Written by Myrtle Simpson, mountain climber, polar explorer, RSGS Mungo Park Medallist


Iqaluit... Frobisher to me. I had last been here 35 years ago, en route to set off on our Scottish North Pole expedition! This time we are heading for West Greenland. The children I clung on to then were mine. This time round it's three grandchildren, and the father is my grown son.

The air is the same! A pink flush of willowherb beyond the runway. There is a difference, though: I spy a baby peeking out from an amiut hood made of white cotton, not scruffy fur as I remembered. The dust has not changed. It swirls up as our truck clatters through scrappy shacks and a mess of old cars and fridges. The beautiful new Government buildings stand apart, well above the squalor that still reigns around the street below.

We fly out at midnight, a magnificent view as we follow the spine of Baffin. Glaciers and high tops, then over the sea towards Greenland. Four hours, five hours drone on. Then Upernavik rises to meet us, a brown rocky mass, houses perched on the fringe. The top of the island was blow off to create an air strip! Our little plane judders to a halt. We are there! A tall rangy Dane, Bo, comes to meet us as we clamber stiffly out. The low tones of the Inuit language are about us. A quiet, happy people, and I am thrilled to be among them again. Greenlanders, not Inuit, as they proudly insist. Masses of children giggle around us. This settlement is thriving, the population bursting with life and vitality.

Three bagged canoes, camping gear for four adults and three kids, and three weeks' food fill up the back of Bo’s truck. We clatter down the zigzag to the hostel to unpack. The lone ‘helper’ is a girl from the Ukraine! The world is shrinking fast; no wonder that there is a feeling that there is nothing left to explore. But we know better! To the north lies hundreds of miles of unvisited islands, sea inlets and virgin camp sites. Untravelled land and an empty sea.

Bo has organised two local boats to take us 30 miles north. They eventually swoosh up. Made locally, with EU funds, they are mortgaged to the fishermen who live off the halibut that lurk well down in the cold waters about here. We load up off the rocks. Suddenly we are off. The boats surge out of the bay. An icy wind freezes to the marrow - the locals only travel at high speed! We huddle together for warmth. But the Greenlander at the helm relishes it as the waves wash over the little craft. We zoom up a rocky coast for three hours. Into an inlet, and a silent heaven. The boats surge off and we are alone. Tents pitched and the Primus on, we settle into my idea of the perfect family adventure.

TASK SET:
a) From the West Greenland trip account, return the stretch from "Iqaluit... Frobisher to" through "the street below.".
b) In the West Greenland trip account, how far north did the two local boats carry the group?
c) Extend the West Greenland trip account, picking up after its final sentence.

GIVEN MATERIAL:
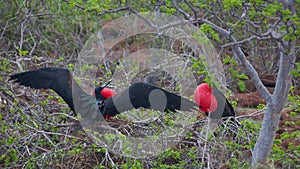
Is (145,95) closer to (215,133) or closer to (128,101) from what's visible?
(128,101)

ANSWERS TO THE EXERCISES:
a)
Iqaluit... Frobisher to me. I had last been here 35 years ago, en route to set off on our Scottish North Pole expedition! This time we are heading for West Greenland. The children I clung on to then were mine. This time round it's three grandchildren, and the father is my grown son.

The air is the same! A pink flush of willowherb beyond the runway. There is a difference, though: I spy a baby peeking out from an amiut hood made of white cotton, not scruffy fur as I remembered. The dust has not changed. It swirls up as our truck clatters through scrappy shacks and a mess of old cars and fridges. The beautiful new Government buildings stand apart, well above the squalor that still reigns around the street below.

b) 30 miles

c)
We wake to the crump of an iceberg collapse. Flat calm. Sun up. Bergy bits captured by the boys to melt water for tea round a driftwood fire; a breeze to waft the mozzies away… Now to erect the canoes. Our Tyne weighs 65lbs, just able to go in a normal plane as ‘luggage’. Invented in the 1930s, the accepted best model was the Tyne Sports 2-Seater, as used to cross the Atlantic and by the Royal Marines to win the great Devizes to Westminster Race on numerous occasions, once by my brother. The seven bulkheads are held by a levered ladder arrangement. This slips into the skin, held taught by levers. We have replaced the original oiled material several times by lighter nylon PVC as used for lorry tarpaulins; very tough, easy to mend in the field. We have also lengthened it to 18ft and cut entrances to the bulkhead space for access and easy loading. It sits low in the water and so feels safe and stolid. Our son looked at it witheringly, but we were ready several hours before the two Feathercraft were recognisable. Their crews were still stowing while we were launched and off into the green Greenlandic waters.

Vast bergs were grounded nearby, and little auks pottered about at the edge of the ice. Guillemots flashed their red legs in the sun. There were signs of surge, with ice lying high up on the rocks, crystals sparkling in the low light. This would be the major hazard. Not as a result of rolling bergs so much as calving off from the ice front itself — the edge of the Greenland ice sheet. Terns buzzed us as we paddled towards the narrows separating us from the main fjord. A taste of the US as Tracy handed out walnuts; fat, plump, fresh and delicious, I have never met any as nice. Plenty of trail food is vital if travelling with kids!

The Feathercraft look sleek, neat and professional as they pass us, the three children slotted in. A surprise is that we, in our 70s, are as fast, the Tyne answering to easy paddling in the calm sea. Wary of the katabatic wind off the icecap, we were glad when the bleak steep slabs gave way to lower cliffs. No camp sites, but greenery ahead. We turn due North. Bruce erects his sail. Photogenic but not very large. I remember owning one once and racing down the Sound of Mull at breakneck speed, completely out of control. No time to be frightened as I desperately hauled on the rope to try to take it down. Never again! One cannot paddle and sail. It has to be one or the other.

Calm, still, tranquil, the low mank seemed to protect us. Large teenage guillemot chicks bellowed for food as their dumpy parents busied about in the easy swell. One mile crossing in 15 minutes. We stop at a tide-exposed reef. Fraser, 13, is ever active like the guillemots, gentle Elliott absorbs the environment silently, while Adair, the Gibraltar monkey, is off up the slabs. Our companions are never still. Age+ = energy-. That’s what we have lost. Canoeing, though, is the answer to ageing knees.

I look ahead hopefully for a camp site. Binos are an asset when low in the water. An island comes up. A circle of stones denotes an Inuit house ring. The boys find graves and are delighted with a skull. There are sea urchins galore. The kids wander about among the bartsia and lousewort as we pitch the tent on a mini alp above the slabs. Distance covered is irrelevant, as what matters is that we are too far north for serious mozzies!


Look out for part two of this story, when danger approaches...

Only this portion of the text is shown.